The reason that this works is because when statements are combined with AND inside of a WHOSE clause, the first statement to be false stops the evaluation and eliminates the result immediately.

This means you generally want the fastest to evaluate items first in the WHOSE clause, except in rare cases in which you also have to care about how many of the results the statement eliminates. If a statement is very fast, but only eliminates a small percentage of the results, then it may be better to use a statement that is a tad slower but eliminates a larger set of the results so that the subsequent clauses have less items to evalute.

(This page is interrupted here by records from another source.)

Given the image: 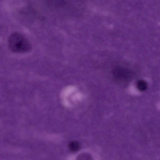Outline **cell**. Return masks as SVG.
Masks as SVG:
<instances>
[{
  "mask_svg": "<svg viewBox=\"0 0 160 160\" xmlns=\"http://www.w3.org/2000/svg\"><path fill=\"white\" fill-rule=\"evenodd\" d=\"M138 89L141 91H145L147 88V84L144 81L141 80H139L137 83Z\"/></svg>",
  "mask_w": 160,
  "mask_h": 160,
  "instance_id": "cell-4",
  "label": "cell"
},
{
  "mask_svg": "<svg viewBox=\"0 0 160 160\" xmlns=\"http://www.w3.org/2000/svg\"><path fill=\"white\" fill-rule=\"evenodd\" d=\"M77 160H92L91 156L87 153H82L79 155Z\"/></svg>",
  "mask_w": 160,
  "mask_h": 160,
  "instance_id": "cell-6",
  "label": "cell"
},
{
  "mask_svg": "<svg viewBox=\"0 0 160 160\" xmlns=\"http://www.w3.org/2000/svg\"><path fill=\"white\" fill-rule=\"evenodd\" d=\"M115 76L118 79H126L129 76V73L126 70L122 68L116 69L114 72Z\"/></svg>",
  "mask_w": 160,
  "mask_h": 160,
  "instance_id": "cell-3",
  "label": "cell"
},
{
  "mask_svg": "<svg viewBox=\"0 0 160 160\" xmlns=\"http://www.w3.org/2000/svg\"><path fill=\"white\" fill-rule=\"evenodd\" d=\"M8 43L9 49L15 53L27 52L31 49L29 41L21 34L18 32H13L10 35Z\"/></svg>",
  "mask_w": 160,
  "mask_h": 160,
  "instance_id": "cell-1",
  "label": "cell"
},
{
  "mask_svg": "<svg viewBox=\"0 0 160 160\" xmlns=\"http://www.w3.org/2000/svg\"><path fill=\"white\" fill-rule=\"evenodd\" d=\"M62 103L67 108H70L82 100L83 95L76 87L69 86L62 90L61 93Z\"/></svg>",
  "mask_w": 160,
  "mask_h": 160,
  "instance_id": "cell-2",
  "label": "cell"
},
{
  "mask_svg": "<svg viewBox=\"0 0 160 160\" xmlns=\"http://www.w3.org/2000/svg\"><path fill=\"white\" fill-rule=\"evenodd\" d=\"M69 148L72 152H75L79 149L80 145L79 143L76 141L71 142L69 144Z\"/></svg>",
  "mask_w": 160,
  "mask_h": 160,
  "instance_id": "cell-5",
  "label": "cell"
}]
</instances>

Now lets take a real world example using Session Relevance and try to optimize it.

The use case is to dynamically query for a running Firefox patch baseline. All of the following statements should return the 1 and only open action that meets all of the criteria.

This version takes ~40ms:

number of bes actions whose(name of it as lowercase contains "Firefox" as lowercase AND source of source fixlet of it contains "RESTAPI: Generate " AND baseline flag of source fixlet of it AND "jgstew" = name of issuer of it AND name of it as lowercase contains "Windows" as lowercase AND "Open" = state of it)

Lets see if moving the check for state to the front is faster: (~20ms)

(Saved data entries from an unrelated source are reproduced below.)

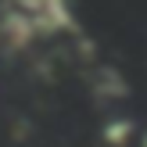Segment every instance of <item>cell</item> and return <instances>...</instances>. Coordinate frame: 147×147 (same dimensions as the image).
<instances>
[{
    "instance_id": "2",
    "label": "cell",
    "mask_w": 147,
    "mask_h": 147,
    "mask_svg": "<svg viewBox=\"0 0 147 147\" xmlns=\"http://www.w3.org/2000/svg\"><path fill=\"white\" fill-rule=\"evenodd\" d=\"M140 136V129H136L133 119H126V115H115V119L104 122V129H100V140H104L108 147H129Z\"/></svg>"
},
{
    "instance_id": "1",
    "label": "cell",
    "mask_w": 147,
    "mask_h": 147,
    "mask_svg": "<svg viewBox=\"0 0 147 147\" xmlns=\"http://www.w3.org/2000/svg\"><path fill=\"white\" fill-rule=\"evenodd\" d=\"M4 4H11L18 14H25L43 40H57V36L79 32L72 0H4Z\"/></svg>"
}]
</instances>
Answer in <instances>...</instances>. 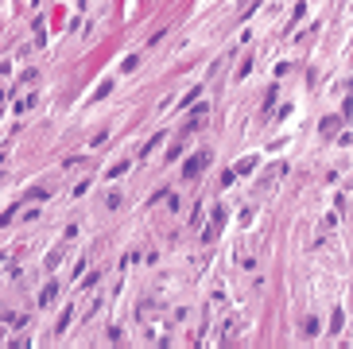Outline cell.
<instances>
[{
	"mask_svg": "<svg viewBox=\"0 0 353 349\" xmlns=\"http://www.w3.org/2000/svg\"><path fill=\"white\" fill-rule=\"evenodd\" d=\"M202 167H206V156H194L190 163H186V175H198Z\"/></svg>",
	"mask_w": 353,
	"mask_h": 349,
	"instance_id": "obj_1",
	"label": "cell"
}]
</instances>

number of bes actions whose("Open" = state of it AND name of it as lowercase contains "Firefox" as lowercase AND source of source fixlet of it contains "RESTAPI: Generate " AND baseline flag of source fixlet of it AND "jgstew" = name of issuer of it AND name of it as lowercase contains "Windows" as lowercase)

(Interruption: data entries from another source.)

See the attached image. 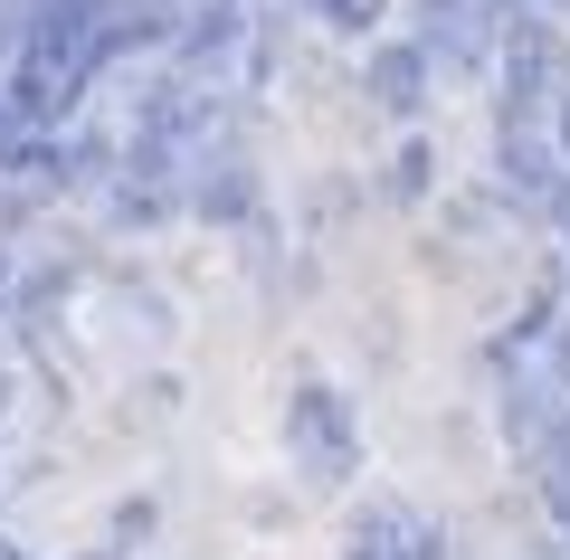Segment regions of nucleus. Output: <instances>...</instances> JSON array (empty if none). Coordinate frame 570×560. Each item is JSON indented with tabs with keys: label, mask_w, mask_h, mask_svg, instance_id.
<instances>
[{
	"label": "nucleus",
	"mask_w": 570,
	"mask_h": 560,
	"mask_svg": "<svg viewBox=\"0 0 570 560\" xmlns=\"http://www.w3.org/2000/svg\"><path fill=\"white\" fill-rule=\"evenodd\" d=\"M0 560H20V541H0Z\"/></svg>",
	"instance_id": "obj_6"
},
{
	"label": "nucleus",
	"mask_w": 570,
	"mask_h": 560,
	"mask_svg": "<svg viewBox=\"0 0 570 560\" xmlns=\"http://www.w3.org/2000/svg\"><path fill=\"white\" fill-rule=\"evenodd\" d=\"M285 456H295V475L314 494H343L362 475V419H352V400L333 381H295V400H285Z\"/></svg>",
	"instance_id": "obj_1"
},
{
	"label": "nucleus",
	"mask_w": 570,
	"mask_h": 560,
	"mask_svg": "<svg viewBox=\"0 0 570 560\" xmlns=\"http://www.w3.org/2000/svg\"><path fill=\"white\" fill-rule=\"evenodd\" d=\"M96 560H115V551H96Z\"/></svg>",
	"instance_id": "obj_7"
},
{
	"label": "nucleus",
	"mask_w": 570,
	"mask_h": 560,
	"mask_svg": "<svg viewBox=\"0 0 570 560\" xmlns=\"http://www.w3.org/2000/svg\"><path fill=\"white\" fill-rule=\"evenodd\" d=\"M428 58H438L428 39H400V48H381V58H371V96H381L390 115H419V105H428Z\"/></svg>",
	"instance_id": "obj_4"
},
{
	"label": "nucleus",
	"mask_w": 570,
	"mask_h": 560,
	"mask_svg": "<svg viewBox=\"0 0 570 560\" xmlns=\"http://www.w3.org/2000/svg\"><path fill=\"white\" fill-rule=\"evenodd\" d=\"M200 10H247V0H200Z\"/></svg>",
	"instance_id": "obj_5"
},
{
	"label": "nucleus",
	"mask_w": 570,
	"mask_h": 560,
	"mask_svg": "<svg viewBox=\"0 0 570 560\" xmlns=\"http://www.w3.org/2000/svg\"><path fill=\"white\" fill-rule=\"evenodd\" d=\"M190 20H200V0H105V58L153 48V39H181Z\"/></svg>",
	"instance_id": "obj_3"
},
{
	"label": "nucleus",
	"mask_w": 570,
	"mask_h": 560,
	"mask_svg": "<svg viewBox=\"0 0 570 560\" xmlns=\"http://www.w3.org/2000/svg\"><path fill=\"white\" fill-rule=\"evenodd\" d=\"M343 560H448V532L419 513V503H362V522H352Z\"/></svg>",
	"instance_id": "obj_2"
}]
</instances>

This turns out to be twice as fast! But why?


Let’s break it down individually and see.


Now, let’s reorder the WHOSE clause to go from fastest to slowest: (~10ms)

number of bes actions whose(baseline flag of source fixlet of it AND "Open"= state of it AND source of source fixlet of it contains "RESTAPI: Generate " AND "jgstew" = name of issuer of it AND name of it as lowercase contains "Firefox" as lowercase AND name of it as lowercase contains "Windows" as lowercase )

That is almost twice as fast again!


But can we do better?


Final result: (~4ms)

number of bes actions whose(multiple flag of it AND baseline flag of source fixlet of it AND "Open"= state of it AND source of source fixlet of it contains "RESTAPI: Generate " AND "jgstew" = name of issuer of it AND name of it as lowercase contains "Firefox" as lowercase AND name of it as lowercase contains "Windows" as lowercase )

So what? 4ms is 10 times faster than 40ms, but 40ms is still pleanty fast. Why bother with all of this optimization in this case? It is a valid point that for this particlar usecase in my particular environment, this optimization will make very little difference overall, BUT it is important to undertand that this optimization could have a much greater impact in a different environment with many more items to filter or more criteria to filter on.

The bigger the difference between the fastest query and the slowest query, the more optimzation like this will make a difference.